Source: Global Times
Chinese Celebrate The ‘Ghost Festival’
China is busy celebrating the Ghost Festival which began on August 12. The festival which is known as the Zhongyuan Festival and the Ullambana Festival among Buddhists has been followed since ancient times. The Chinese believe that the gates of hell open on this day and so people hold all kinds of activities to honour the ghosts and spirits who come from the lower realm to visit the living. Buddhist doctrine says that by offering articles on the festival day, deceased parents and relatives can be saved from bad situations in the afterlife. Activities during the month include preparing ritualistic food offerings, burning incense, and burning joss paper items such as money, gold, and other fine goods for the visiting spirits of the ancestors. Food is prepared and offered to “hungry ghosts” who may not have had safe passage to the afterlife and are suffering. At the end of the festival period, miniature paper boats and lanterns are released on the water to help travel to the afterlife.
Source: China Daily
China’s Gen Z Now Opt For Rural Weddings
Rural weddings are the new trend with young couples opting for idyllic village weddings rather than opulent city restaurants. The wedding venues range from vegetable patches and grass fields to pastoral areas near rivers, offering a fusion of contemporary trends and traditional rituals.

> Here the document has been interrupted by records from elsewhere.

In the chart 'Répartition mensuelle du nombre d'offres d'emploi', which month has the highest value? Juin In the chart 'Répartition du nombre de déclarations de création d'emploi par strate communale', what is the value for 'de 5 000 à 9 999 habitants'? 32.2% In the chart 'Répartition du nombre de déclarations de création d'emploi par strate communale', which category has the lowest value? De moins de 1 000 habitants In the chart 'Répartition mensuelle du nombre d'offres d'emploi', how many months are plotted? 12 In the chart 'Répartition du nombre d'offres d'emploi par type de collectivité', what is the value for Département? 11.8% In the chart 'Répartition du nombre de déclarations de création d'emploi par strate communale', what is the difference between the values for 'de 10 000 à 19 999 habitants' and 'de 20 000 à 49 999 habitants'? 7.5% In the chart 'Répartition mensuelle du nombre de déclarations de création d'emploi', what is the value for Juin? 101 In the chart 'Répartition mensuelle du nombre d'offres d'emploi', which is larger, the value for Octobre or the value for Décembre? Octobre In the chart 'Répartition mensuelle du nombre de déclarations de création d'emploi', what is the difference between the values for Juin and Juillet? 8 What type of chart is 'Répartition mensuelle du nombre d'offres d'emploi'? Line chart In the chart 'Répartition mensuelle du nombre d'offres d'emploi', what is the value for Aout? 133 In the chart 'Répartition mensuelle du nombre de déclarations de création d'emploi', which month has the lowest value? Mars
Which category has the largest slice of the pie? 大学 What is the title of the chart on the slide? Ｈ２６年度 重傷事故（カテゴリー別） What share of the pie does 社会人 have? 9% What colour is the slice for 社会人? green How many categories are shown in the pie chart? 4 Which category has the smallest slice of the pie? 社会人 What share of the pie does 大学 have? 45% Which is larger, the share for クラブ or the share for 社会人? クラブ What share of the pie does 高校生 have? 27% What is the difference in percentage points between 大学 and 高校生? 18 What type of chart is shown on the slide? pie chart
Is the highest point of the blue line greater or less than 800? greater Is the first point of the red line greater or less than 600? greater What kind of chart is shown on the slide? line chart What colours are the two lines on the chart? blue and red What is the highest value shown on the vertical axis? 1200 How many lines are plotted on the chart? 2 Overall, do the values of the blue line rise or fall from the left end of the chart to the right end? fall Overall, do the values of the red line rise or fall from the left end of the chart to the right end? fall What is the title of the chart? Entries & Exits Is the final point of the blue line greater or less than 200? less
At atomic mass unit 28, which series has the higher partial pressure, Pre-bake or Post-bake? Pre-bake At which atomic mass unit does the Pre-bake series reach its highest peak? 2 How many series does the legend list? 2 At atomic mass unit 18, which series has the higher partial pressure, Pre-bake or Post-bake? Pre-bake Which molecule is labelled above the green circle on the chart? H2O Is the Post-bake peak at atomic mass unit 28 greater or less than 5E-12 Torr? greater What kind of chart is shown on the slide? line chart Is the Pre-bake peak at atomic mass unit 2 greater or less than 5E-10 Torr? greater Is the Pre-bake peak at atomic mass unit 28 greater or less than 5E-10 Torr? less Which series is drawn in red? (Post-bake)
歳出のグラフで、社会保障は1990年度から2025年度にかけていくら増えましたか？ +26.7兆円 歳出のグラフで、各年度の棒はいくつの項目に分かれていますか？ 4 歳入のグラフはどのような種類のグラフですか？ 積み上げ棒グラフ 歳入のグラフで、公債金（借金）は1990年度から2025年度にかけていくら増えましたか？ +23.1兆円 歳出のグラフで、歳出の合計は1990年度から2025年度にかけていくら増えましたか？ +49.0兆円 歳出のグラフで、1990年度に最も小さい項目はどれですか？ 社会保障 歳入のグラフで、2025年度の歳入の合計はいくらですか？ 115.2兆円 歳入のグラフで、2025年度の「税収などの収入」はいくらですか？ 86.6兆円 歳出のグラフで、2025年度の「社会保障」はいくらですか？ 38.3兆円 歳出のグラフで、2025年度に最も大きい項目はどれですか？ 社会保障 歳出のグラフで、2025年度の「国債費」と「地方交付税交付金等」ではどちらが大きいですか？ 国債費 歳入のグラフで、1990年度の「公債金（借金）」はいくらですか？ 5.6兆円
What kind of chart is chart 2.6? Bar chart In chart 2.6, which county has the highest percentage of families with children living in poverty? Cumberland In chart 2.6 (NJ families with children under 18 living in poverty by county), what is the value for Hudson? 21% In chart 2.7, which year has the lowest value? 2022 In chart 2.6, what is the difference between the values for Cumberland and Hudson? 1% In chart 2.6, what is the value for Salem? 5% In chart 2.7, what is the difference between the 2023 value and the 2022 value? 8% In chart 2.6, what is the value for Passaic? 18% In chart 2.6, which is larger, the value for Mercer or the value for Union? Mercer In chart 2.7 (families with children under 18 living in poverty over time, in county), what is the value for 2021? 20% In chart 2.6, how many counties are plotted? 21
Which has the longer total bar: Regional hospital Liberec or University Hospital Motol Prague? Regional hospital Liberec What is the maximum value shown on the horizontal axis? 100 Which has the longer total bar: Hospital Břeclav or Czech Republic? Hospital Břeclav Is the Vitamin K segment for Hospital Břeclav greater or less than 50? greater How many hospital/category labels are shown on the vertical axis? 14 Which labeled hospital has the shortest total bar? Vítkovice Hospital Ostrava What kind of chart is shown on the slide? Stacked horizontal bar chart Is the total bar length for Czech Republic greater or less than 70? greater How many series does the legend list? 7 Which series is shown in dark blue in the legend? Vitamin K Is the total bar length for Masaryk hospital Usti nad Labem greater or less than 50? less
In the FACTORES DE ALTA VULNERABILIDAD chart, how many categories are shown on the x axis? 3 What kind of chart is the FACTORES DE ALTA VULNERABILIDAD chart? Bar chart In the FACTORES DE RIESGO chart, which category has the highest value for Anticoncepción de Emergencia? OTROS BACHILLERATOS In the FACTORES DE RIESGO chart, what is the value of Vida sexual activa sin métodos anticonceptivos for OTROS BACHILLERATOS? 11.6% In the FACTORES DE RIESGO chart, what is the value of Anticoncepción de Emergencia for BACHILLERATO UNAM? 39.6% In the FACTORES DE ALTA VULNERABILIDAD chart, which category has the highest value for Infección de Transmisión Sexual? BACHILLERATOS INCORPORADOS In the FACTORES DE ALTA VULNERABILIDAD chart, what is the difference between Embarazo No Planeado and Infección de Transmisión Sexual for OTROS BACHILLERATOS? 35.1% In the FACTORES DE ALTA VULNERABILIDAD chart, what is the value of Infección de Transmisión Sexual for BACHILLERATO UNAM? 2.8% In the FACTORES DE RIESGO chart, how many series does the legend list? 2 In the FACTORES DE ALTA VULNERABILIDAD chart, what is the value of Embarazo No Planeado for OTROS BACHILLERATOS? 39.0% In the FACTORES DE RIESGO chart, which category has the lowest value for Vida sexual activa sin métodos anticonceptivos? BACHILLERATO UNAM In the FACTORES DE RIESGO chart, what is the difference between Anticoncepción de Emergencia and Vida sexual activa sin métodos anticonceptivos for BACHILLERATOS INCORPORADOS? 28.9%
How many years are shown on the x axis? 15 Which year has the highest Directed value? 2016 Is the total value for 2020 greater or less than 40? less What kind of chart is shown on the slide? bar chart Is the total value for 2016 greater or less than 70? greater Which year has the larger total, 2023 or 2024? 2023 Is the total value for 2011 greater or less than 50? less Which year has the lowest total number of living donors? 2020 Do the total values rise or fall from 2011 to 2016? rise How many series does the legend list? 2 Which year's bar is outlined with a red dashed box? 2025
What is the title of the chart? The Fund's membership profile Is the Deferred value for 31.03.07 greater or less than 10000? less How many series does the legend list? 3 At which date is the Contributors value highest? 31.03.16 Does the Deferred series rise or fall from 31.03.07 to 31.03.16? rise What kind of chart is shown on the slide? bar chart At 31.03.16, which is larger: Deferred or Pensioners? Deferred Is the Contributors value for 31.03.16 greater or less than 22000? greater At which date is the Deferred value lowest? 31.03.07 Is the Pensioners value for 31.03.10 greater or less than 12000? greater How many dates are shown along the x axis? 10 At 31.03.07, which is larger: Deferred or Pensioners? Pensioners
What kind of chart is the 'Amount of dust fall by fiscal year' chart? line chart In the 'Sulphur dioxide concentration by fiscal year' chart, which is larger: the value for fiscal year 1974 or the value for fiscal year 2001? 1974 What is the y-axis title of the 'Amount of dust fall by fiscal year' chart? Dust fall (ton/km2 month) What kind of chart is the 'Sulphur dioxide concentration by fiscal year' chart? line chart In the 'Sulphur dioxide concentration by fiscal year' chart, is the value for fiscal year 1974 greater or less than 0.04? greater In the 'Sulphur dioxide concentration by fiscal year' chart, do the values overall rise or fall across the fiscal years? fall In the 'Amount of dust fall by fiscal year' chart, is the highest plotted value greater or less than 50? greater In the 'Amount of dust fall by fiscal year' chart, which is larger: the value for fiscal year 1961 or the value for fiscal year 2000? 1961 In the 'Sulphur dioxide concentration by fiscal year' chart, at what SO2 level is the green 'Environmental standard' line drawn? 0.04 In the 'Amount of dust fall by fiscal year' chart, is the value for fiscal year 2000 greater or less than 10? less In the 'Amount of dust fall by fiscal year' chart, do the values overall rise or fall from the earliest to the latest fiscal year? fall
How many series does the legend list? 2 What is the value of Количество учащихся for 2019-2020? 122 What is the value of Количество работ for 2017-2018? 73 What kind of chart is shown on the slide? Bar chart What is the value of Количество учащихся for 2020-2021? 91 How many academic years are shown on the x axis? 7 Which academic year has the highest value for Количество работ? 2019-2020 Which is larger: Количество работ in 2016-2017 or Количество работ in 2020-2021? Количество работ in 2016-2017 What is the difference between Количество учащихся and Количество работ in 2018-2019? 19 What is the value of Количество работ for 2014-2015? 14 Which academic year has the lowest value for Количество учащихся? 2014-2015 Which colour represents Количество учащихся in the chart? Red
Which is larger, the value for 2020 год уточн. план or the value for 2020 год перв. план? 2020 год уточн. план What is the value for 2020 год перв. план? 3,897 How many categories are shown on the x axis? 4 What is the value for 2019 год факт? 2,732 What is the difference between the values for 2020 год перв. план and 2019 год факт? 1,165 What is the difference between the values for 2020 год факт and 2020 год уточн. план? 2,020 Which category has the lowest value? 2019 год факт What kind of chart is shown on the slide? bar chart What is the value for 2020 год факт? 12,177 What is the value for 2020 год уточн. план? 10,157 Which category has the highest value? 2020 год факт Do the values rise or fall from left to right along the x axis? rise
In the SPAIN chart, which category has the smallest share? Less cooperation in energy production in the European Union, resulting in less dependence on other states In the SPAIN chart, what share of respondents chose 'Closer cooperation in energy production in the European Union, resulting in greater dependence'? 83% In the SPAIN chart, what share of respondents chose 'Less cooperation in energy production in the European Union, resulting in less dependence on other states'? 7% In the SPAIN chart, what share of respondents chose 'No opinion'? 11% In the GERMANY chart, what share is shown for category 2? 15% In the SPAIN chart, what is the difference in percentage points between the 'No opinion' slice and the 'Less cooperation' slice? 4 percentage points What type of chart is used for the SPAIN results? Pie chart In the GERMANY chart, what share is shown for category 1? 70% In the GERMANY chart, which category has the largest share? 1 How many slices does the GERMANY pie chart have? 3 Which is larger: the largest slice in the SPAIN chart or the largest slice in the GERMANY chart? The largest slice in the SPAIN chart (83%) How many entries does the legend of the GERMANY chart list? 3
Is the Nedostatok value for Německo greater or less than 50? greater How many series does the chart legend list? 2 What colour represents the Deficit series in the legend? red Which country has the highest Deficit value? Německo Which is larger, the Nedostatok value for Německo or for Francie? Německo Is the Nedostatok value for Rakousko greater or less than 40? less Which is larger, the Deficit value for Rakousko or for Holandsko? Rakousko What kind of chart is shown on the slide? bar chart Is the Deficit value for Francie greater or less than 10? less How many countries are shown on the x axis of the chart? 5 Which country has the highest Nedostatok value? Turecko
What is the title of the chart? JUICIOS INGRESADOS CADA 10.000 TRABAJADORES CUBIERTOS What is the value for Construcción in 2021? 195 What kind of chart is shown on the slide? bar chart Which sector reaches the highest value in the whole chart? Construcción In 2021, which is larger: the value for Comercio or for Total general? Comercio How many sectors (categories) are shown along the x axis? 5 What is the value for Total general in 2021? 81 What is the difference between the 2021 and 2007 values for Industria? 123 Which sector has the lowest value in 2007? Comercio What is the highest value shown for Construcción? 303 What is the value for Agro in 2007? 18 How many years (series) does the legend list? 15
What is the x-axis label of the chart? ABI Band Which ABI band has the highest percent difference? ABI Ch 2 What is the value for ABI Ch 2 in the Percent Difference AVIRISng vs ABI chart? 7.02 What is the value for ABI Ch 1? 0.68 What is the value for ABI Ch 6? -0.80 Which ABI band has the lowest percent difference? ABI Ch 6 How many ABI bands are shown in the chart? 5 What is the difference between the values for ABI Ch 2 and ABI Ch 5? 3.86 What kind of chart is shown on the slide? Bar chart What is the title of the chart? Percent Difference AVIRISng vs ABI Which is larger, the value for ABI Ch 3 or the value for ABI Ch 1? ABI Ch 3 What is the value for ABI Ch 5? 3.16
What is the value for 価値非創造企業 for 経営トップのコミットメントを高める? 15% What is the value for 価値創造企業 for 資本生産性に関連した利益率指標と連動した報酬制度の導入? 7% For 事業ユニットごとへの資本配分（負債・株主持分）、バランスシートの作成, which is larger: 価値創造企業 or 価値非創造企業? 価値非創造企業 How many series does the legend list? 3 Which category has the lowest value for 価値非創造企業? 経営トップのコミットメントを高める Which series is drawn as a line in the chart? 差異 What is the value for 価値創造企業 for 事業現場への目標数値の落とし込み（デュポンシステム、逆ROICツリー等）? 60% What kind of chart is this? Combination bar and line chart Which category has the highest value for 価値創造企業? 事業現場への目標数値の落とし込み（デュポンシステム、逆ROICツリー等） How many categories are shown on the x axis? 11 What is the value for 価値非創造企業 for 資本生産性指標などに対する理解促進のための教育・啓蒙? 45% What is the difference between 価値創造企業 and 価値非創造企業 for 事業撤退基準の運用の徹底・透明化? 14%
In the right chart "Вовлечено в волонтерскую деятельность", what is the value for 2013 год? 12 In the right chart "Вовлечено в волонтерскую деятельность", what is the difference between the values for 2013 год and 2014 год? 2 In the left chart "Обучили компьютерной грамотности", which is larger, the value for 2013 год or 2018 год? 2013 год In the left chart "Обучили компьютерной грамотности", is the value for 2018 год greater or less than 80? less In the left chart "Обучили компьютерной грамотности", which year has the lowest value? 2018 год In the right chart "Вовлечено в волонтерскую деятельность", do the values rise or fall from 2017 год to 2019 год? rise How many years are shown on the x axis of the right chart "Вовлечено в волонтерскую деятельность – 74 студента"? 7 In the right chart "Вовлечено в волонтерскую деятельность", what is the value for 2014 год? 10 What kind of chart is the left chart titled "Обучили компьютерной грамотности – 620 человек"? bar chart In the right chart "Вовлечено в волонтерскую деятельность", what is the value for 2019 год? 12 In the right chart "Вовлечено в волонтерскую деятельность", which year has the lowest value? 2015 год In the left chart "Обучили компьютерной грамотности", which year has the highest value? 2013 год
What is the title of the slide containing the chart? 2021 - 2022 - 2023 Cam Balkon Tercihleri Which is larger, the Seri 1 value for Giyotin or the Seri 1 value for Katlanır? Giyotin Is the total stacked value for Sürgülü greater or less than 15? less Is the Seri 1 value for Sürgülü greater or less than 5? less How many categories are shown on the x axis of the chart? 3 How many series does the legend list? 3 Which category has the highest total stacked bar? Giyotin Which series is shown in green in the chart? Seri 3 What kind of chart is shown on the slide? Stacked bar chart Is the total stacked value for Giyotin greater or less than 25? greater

Customs are quite different from more traditional weddings, such as the lifting up the red bridal veil, the bride and groom stepping across a brazier together, and bowing to parents to seek blessings. Such traditions seem to have excited young Chinese and Xiaohongshu, a Chinese lifestyle-oriented social media platform, has been flooded with photos and videos of rural weddings.
Source: People’s Daily
Gaming Technology Used In Cultural Preservation
Gaming technology is now being used for cultural preservation, especially in regard to the cultural relics of the Mogao Grottoes, a UNESCO World Heritage site in Dunhuang, in northwest Gansu Province. Dunhuang Academy and internet giant Tencent are working together to combine Tencent’s 20 years of explorations in computer graphics techniques and gaming technology with digital renderings of the millennium-old grottoes to create cultural and innovative products. The latest achievements include a virtual duplication of the Library Cave, one of the Mogao Grottoes’ caves with 60,000 rare cultural relics unearthed. Visitors can also indulge themselves in the virtual world where they can realise the building history of the Mogao Grottoes and various aspects of life in ancient China. They can also interact with the historical figures on the wall, according to Li Hang, executive director of the project with Tencent. The two parties have been cooperating since 2017 and have created a series of popular products.